多数の細胞からなる生物の形作りには、その生物らしい現象の一つとして「自己組織化」と呼ばれる現象がみられます。この多細胞の自己組織化は、複数の細胞が相互に作用し合うことにより、機能的な組織や器官を自律的に形成する現象です。この多細胞の自己組織化は、個々の細胞の振る舞いの単純な総和とは異なるため、創発現象の一つであると考えられます。それでは、この多細胞の自己組織化を理解するためには、何を手掛かりにすればよいでしょうか?

多細胞の形作りの特徴として、(I) 細胞集団の自律的なパターン形成と、(II) 細胞集団のアクティブな形態形成が挙げられます。
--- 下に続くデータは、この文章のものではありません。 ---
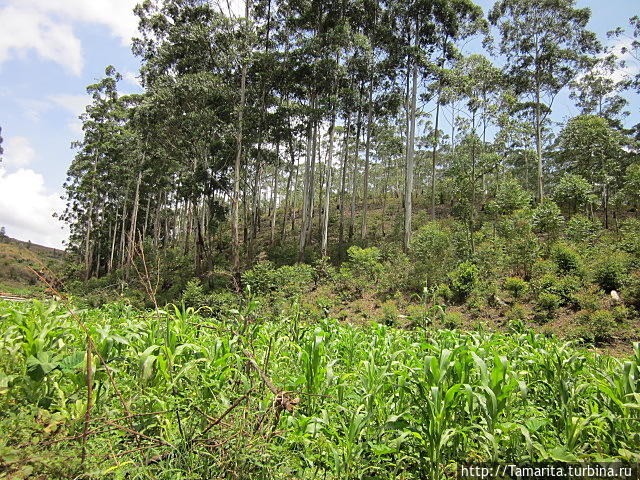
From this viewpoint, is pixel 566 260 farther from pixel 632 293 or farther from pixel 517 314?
pixel 517 314

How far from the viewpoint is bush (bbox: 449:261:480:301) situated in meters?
10.5

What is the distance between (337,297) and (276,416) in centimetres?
1109

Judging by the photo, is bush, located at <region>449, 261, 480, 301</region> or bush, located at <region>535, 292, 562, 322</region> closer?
bush, located at <region>535, 292, 562, 322</region>

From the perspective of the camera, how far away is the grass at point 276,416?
1902 millimetres

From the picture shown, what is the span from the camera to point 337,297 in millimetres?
12914

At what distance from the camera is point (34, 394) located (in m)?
2.26

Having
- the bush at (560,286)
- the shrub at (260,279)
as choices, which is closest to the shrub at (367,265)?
the shrub at (260,279)

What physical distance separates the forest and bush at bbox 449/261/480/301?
0.23 feet

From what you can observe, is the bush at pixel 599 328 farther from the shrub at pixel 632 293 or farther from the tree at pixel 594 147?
the tree at pixel 594 147

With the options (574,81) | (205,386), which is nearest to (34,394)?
(205,386)

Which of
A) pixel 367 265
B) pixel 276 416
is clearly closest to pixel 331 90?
pixel 367 265

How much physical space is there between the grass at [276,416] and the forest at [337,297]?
0.07 feet

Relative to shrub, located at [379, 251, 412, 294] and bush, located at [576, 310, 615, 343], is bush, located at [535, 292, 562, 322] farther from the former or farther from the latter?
shrub, located at [379, 251, 412, 294]

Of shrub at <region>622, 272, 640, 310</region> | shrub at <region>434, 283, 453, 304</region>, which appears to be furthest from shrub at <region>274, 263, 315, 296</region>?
shrub at <region>622, 272, 640, 310</region>
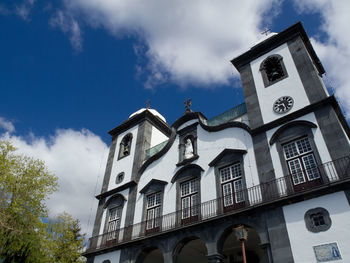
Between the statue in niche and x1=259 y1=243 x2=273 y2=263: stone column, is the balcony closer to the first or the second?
x1=259 y1=243 x2=273 y2=263: stone column

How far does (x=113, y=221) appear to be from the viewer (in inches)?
709

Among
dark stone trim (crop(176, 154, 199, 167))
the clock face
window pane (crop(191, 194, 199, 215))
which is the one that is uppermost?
the clock face

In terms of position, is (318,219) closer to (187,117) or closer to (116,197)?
(187,117)

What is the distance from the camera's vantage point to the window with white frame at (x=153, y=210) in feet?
51.0

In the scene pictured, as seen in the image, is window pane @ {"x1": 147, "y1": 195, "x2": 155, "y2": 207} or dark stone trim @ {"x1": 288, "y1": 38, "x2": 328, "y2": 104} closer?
dark stone trim @ {"x1": 288, "y1": 38, "x2": 328, "y2": 104}

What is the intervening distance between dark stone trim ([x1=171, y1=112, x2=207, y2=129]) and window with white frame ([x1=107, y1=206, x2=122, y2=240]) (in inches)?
246

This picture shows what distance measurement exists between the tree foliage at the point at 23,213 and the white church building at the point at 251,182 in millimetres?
2947

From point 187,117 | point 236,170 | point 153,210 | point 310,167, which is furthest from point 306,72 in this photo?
point 153,210

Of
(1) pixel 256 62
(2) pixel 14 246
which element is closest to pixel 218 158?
(1) pixel 256 62

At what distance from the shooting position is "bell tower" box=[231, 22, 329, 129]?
13.2 meters

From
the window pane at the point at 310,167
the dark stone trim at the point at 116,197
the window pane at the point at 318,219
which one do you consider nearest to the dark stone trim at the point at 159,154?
the dark stone trim at the point at 116,197

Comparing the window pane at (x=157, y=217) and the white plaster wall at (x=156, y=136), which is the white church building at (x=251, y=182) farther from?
the white plaster wall at (x=156, y=136)

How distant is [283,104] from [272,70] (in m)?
2.81

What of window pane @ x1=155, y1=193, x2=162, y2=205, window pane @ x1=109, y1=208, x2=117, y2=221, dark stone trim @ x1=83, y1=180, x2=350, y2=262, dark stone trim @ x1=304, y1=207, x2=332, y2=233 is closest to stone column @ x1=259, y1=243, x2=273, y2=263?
dark stone trim @ x1=83, y1=180, x2=350, y2=262
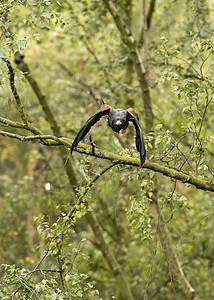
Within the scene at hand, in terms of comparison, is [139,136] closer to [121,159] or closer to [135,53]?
[121,159]

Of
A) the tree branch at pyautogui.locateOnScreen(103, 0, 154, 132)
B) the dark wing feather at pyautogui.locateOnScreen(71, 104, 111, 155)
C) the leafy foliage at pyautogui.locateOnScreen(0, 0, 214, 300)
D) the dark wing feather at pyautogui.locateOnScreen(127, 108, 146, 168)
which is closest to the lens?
the dark wing feather at pyautogui.locateOnScreen(127, 108, 146, 168)

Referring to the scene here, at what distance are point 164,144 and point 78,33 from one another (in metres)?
4.97

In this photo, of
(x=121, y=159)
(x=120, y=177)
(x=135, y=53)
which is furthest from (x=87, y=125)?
(x=135, y=53)

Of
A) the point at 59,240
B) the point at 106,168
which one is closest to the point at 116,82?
the point at 106,168

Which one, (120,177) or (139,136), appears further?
(120,177)

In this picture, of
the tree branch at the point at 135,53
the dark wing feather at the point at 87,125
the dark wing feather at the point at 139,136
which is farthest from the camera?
the tree branch at the point at 135,53

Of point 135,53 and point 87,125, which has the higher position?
point 135,53

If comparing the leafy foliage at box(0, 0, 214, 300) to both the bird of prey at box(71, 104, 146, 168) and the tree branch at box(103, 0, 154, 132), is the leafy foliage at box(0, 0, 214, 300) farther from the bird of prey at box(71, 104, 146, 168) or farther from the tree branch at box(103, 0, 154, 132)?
the bird of prey at box(71, 104, 146, 168)

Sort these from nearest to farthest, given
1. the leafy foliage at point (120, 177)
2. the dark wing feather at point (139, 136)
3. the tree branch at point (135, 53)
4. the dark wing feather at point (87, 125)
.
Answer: the dark wing feather at point (139, 136) < the dark wing feather at point (87, 125) < the leafy foliage at point (120, 177) < the tree branch at point (135, 53)

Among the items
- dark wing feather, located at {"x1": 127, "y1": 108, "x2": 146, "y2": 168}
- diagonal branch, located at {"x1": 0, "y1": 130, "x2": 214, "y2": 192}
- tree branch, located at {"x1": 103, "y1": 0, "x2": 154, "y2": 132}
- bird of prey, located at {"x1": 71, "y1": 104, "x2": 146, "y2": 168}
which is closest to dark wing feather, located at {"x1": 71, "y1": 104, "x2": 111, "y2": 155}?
bird of prey, located at {"x1": 71, "y1": 104, "x2": 146, "y2": 168}

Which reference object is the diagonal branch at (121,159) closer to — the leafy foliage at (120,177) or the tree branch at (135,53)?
the leafy foliage at (120,177)

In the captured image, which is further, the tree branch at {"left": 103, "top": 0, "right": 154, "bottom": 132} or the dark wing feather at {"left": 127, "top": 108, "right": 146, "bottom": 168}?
the tree branch at {"left": 103, "top": 0, "right": 154, "bottom": 132}

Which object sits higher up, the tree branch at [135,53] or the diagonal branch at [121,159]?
the tree branch at [135,53]

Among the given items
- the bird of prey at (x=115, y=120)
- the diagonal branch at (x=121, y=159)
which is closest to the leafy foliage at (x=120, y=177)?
the diagonal branch at (x=121, y=159)
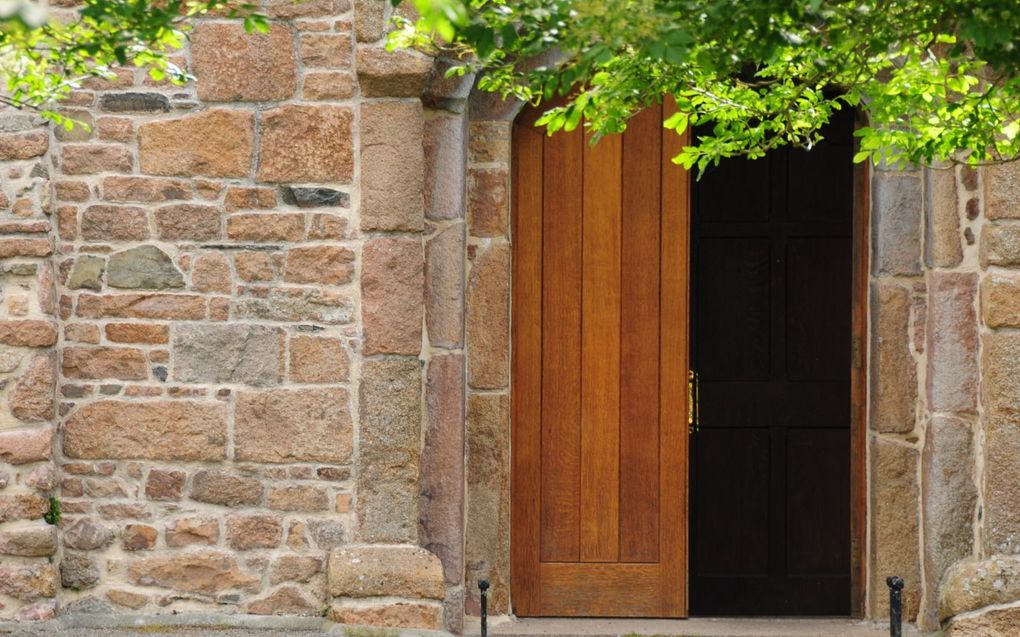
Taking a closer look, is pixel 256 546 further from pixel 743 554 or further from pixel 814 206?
pixel 814 206

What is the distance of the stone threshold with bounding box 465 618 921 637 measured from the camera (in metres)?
6.30

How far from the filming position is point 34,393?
19.5 ft

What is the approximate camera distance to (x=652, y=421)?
6.52m

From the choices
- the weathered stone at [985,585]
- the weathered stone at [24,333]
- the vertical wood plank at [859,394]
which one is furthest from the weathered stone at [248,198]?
the weathered stone at [985,585]

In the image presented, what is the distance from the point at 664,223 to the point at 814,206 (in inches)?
32.0

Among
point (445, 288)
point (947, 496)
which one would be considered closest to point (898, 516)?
point (947, 496)

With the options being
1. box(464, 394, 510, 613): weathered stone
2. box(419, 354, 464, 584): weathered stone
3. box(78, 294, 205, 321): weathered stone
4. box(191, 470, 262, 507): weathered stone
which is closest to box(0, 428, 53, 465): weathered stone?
box(78, 294, 205, 321): weathered stone

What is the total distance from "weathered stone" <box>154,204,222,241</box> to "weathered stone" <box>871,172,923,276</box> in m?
2.88

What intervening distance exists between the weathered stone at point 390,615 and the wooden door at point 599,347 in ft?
2.24

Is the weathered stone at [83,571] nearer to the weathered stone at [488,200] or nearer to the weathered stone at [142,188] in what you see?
the weathered stone at [142,188]

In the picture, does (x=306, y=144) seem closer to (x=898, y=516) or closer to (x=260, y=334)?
(x=260, y=334)

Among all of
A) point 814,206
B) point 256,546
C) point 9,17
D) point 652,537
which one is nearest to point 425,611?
point 256,546

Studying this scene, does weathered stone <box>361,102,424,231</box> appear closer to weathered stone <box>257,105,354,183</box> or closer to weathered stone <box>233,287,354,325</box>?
weathered stone <box>257,105,354,183</box>

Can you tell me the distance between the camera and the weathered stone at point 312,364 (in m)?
6.07
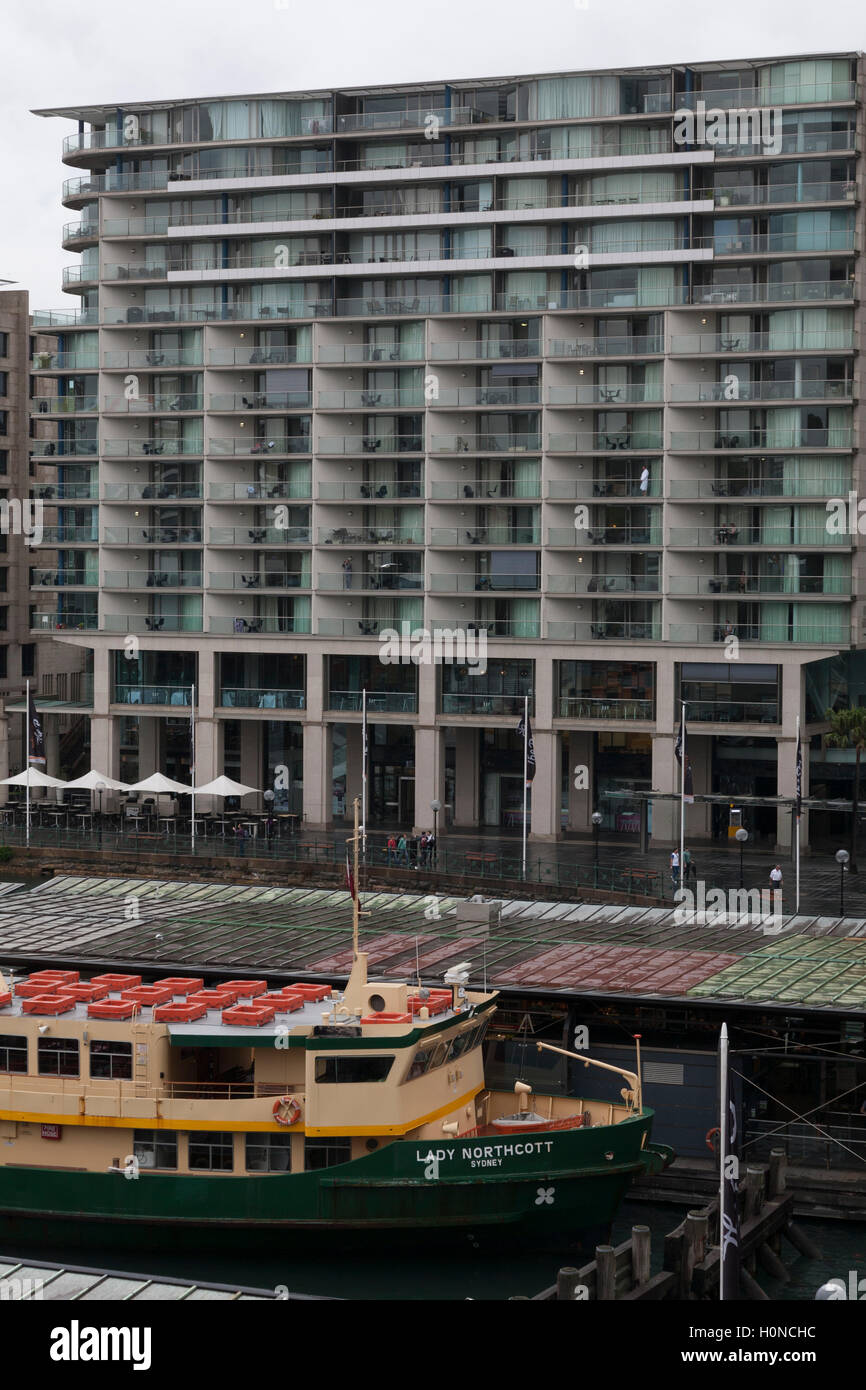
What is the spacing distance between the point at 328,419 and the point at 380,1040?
6819 centimetres

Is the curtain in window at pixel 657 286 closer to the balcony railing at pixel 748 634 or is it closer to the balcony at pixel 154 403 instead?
the balcony railing at pixel 748 634

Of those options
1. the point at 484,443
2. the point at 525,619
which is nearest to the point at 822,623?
the point at 525,619

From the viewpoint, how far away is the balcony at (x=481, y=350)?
9906cm

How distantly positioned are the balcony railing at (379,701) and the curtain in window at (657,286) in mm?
25007

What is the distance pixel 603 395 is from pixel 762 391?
8.58m

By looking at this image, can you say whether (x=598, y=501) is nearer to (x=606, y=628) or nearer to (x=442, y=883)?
(x=606, y=628)

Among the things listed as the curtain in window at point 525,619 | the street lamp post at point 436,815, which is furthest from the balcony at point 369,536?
the street lamp post at point 436,815

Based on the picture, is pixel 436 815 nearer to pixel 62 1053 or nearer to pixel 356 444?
pixel 356 444

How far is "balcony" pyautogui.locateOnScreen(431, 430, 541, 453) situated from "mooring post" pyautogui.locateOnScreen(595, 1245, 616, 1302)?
2721 inches

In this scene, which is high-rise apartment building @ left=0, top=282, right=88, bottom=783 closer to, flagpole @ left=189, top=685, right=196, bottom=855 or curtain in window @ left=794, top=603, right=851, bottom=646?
flagpole @ left=189, top=685, right=196, bottom=855

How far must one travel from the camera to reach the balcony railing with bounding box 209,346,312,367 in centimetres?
10388

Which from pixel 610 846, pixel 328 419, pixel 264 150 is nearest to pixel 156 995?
pixel 610 846

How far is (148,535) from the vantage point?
107438 mm
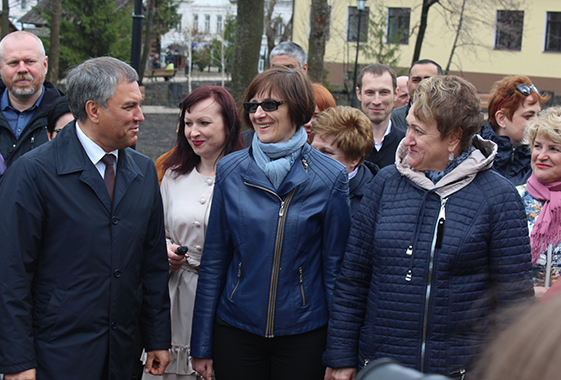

(I)のパターン形成は、細胞の遺伝子発現と細胞間の生化学的な相互作用により、異なる遺伝子発現を示す細胞の時空間パターンを作り出す現象であり、(II)の形態形成は、細胞の生じるアクティブな力と細胞間の力学的な相互作用により、組織の三次元的な構造を動的に変化させる現象です。この二つの特徴は、多細胞の一般的な現象に共通することから、多細胞の自己組織化を理解する上で、大きなヒントになりそうです。

まず、ボトムアップな応用問題として、(I)と(II)の相互作用による「力学‐生化学カップリング」が考えられます。(I)のパターン形成によって生じる細胞の遺伝子発現の変化は、同時に、その細胞が生じるアクティブな力を変化させます。この力の変化は、(II)の形態形成によって生じる組織の三次元的な構造を変化させます。ところが、(I)における細胞間の生化学的な相互作用は、三次元的な組織の内部で生じるため、(I)のパターン形成がさらに変化します。このように、(I)のパターン形成と(II)の形態形成が組み合わさると、上記のような系全体の自律性によって自己組織化が進行すると考えられます。私たちは、数理モデルを用いた研究によって、パターン形成と形態形成の相互作用がそれぞれの総和とは異なる現象を生じる機構を見つけました(Sci Rep 2017)

さらに、組織内部の階層的な構造から、組織を構成する分子や細胞と組織全体との相互作用による「局所と全体の協同」が考えられます。組織全体のパターン形成や形態形成は個々の分子や細胞の能動的な振る舞いによって変化しますが、このミクロからマクロへの一方向的な作用だけでは組織全体の振る舞いを適切に制御することは難しく、マクロからミクロへフィードバックが必要だと考えられます。私たちは、幹細胞オルガノイドと数理モデルを用いた研究によって、組織全体の形態変化が個々の細胞のアクティブな力発生にフィードバックされる機構を見つけました(Sci Adv 2018, 解説記事)

私たちはこれまでの研究で、自己組織化の基礎となる「力学-生化学カップリング」や「局所と全体の協同」の一端を明らかにしました。しかし、その本質的な理解には遠く及んでいません。その要因の一つは多細胞の自己組織化現象の複雑さにあると考えられます。 そこでこの研究室では、複雑な自己組織化の過程をその本質を保ったまま単純化する新たな実験系の構築をしています。また、複雑な自己組織化の過程を定量的に評価するための新たな計測技術と予測技術の開発に取り組んでいます。さらに、開発した独自の技術を総動員し、胚発生やがん形成における多細胞ダイナミクスの基本原理の理解に取り組んでいます。